Child care providers who oppose a unionization movement aimed at their businesses are headed back to court.

A group of providers, some of whom successfully sued to block a unionization effort last year, filed suit in federal court Wednesday. They seek an injunction blocking a union election authorized by a bill passed by the DFL-controlled Legislature and signed into law last week by DFL Gov. Mark Dayton.

Their attorney, Doug Seaton, argued throughout the hearings on the bill that federal labor law preempts state law in this area. He makes the same argument in the suit -- that family child care providers are "subject to the National Labor Relation Act," which prohibits "employers and independent contractors" from voting in union elections.

"By providing for an election of family child care providers, who are properly defined as employers," the lawsuit argues, the new law "is in direct conflict with the National Labor Relations Act and the Taft-Hartley Act."

Two of the plaintiffs, child care providers Hollee Saville of St. Michael and Becky Swanson of Lakeville, have long been active in fighting the unionization effort.

"If the unions have their way, we will all look like carbon copies," Swanson said.

The lawsuit only applies to child care providers, but the law also allows some personal care attendants to vote on unionization.

Jennifer Munt, spokesperson for AFSCME Council 5, which is organizing the child care workers, said the law merely gives providers the right to vote on unionization.

"There is nothing more constitutional than the democratic right to vote," she said.

She said a union could increase state subsidies for low-income children, improve training and possibly even discuss health insurance coverage for providers. The union believes it will not have a problem meeting the requirements for an election -- signed authorization cards from 30 percent of the roughly 12,700 eligible providers.

Opponents are concerned that many providers who would be affected by unionization will not be allowed to vote. The 12,700 includes licensed and unlicensed providers who care for children under the state subsidy programs. That leaves out 5-6,000 licensed family child care providers who do not currently have subsidized children in their programs, opponents say.

The suit says by excluding these providers from the vote, but subjecting them to "whatever determinations are negotiated" by the union and the state, the law violates the equal protection clauses of the state and federal constitutions.

Among the named defendants are Gov. Mark Dayton, the Bureau of Mediation Services and the Department of Human Services.

Rep. Michael Nelson, DFL-Brooklyn Park, House sponsor of the bill, said in a statement that last year's lawsuit paved the way for this year's law.
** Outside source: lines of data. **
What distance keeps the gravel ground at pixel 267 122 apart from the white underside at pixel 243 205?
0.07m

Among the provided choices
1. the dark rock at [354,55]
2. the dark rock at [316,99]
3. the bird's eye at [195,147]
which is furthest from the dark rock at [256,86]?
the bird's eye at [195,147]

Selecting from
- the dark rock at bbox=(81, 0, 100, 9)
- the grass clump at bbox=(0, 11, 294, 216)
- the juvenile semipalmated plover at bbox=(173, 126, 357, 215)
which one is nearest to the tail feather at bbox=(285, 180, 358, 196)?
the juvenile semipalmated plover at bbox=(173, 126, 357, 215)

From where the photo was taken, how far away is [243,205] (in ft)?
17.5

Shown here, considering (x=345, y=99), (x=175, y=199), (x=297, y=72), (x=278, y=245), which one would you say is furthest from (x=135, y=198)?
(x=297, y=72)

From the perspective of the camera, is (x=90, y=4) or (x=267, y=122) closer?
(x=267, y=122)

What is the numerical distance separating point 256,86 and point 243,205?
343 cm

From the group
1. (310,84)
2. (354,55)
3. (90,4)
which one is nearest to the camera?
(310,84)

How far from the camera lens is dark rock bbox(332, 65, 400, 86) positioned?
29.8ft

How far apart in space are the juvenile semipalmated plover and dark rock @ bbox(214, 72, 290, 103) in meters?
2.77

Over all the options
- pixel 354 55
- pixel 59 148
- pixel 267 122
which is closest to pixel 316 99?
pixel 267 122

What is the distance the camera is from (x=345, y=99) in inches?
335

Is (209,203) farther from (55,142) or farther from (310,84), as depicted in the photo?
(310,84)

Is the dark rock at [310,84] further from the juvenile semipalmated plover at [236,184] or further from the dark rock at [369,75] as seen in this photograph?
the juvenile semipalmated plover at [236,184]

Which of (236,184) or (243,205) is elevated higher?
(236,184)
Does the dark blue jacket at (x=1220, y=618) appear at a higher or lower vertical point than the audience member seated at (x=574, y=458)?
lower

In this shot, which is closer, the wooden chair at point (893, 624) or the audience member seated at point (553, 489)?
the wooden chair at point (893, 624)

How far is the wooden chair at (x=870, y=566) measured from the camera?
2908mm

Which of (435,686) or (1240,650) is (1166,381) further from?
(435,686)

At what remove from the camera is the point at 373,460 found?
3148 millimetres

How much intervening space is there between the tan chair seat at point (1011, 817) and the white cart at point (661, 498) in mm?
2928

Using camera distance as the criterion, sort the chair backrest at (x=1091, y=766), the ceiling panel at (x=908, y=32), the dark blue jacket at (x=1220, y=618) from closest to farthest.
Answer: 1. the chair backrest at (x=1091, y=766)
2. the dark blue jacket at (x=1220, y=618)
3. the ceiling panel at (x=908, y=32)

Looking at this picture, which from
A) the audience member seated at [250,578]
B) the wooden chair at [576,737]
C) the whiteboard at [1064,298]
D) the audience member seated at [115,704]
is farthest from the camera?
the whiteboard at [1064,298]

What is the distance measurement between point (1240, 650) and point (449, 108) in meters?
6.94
"Last year's court ruling made it crystal clear that the legislature had the authority to pass legislation allowing child care workers to have the opportunity to vote on whether or not they wish to form a union," his statement read. "No one is forcing anyone to join a union."

He called the lawsuit "frivolous" and said he is "confident it will be dismissed and child care providers will retain their ability to decide on this issue for themselves."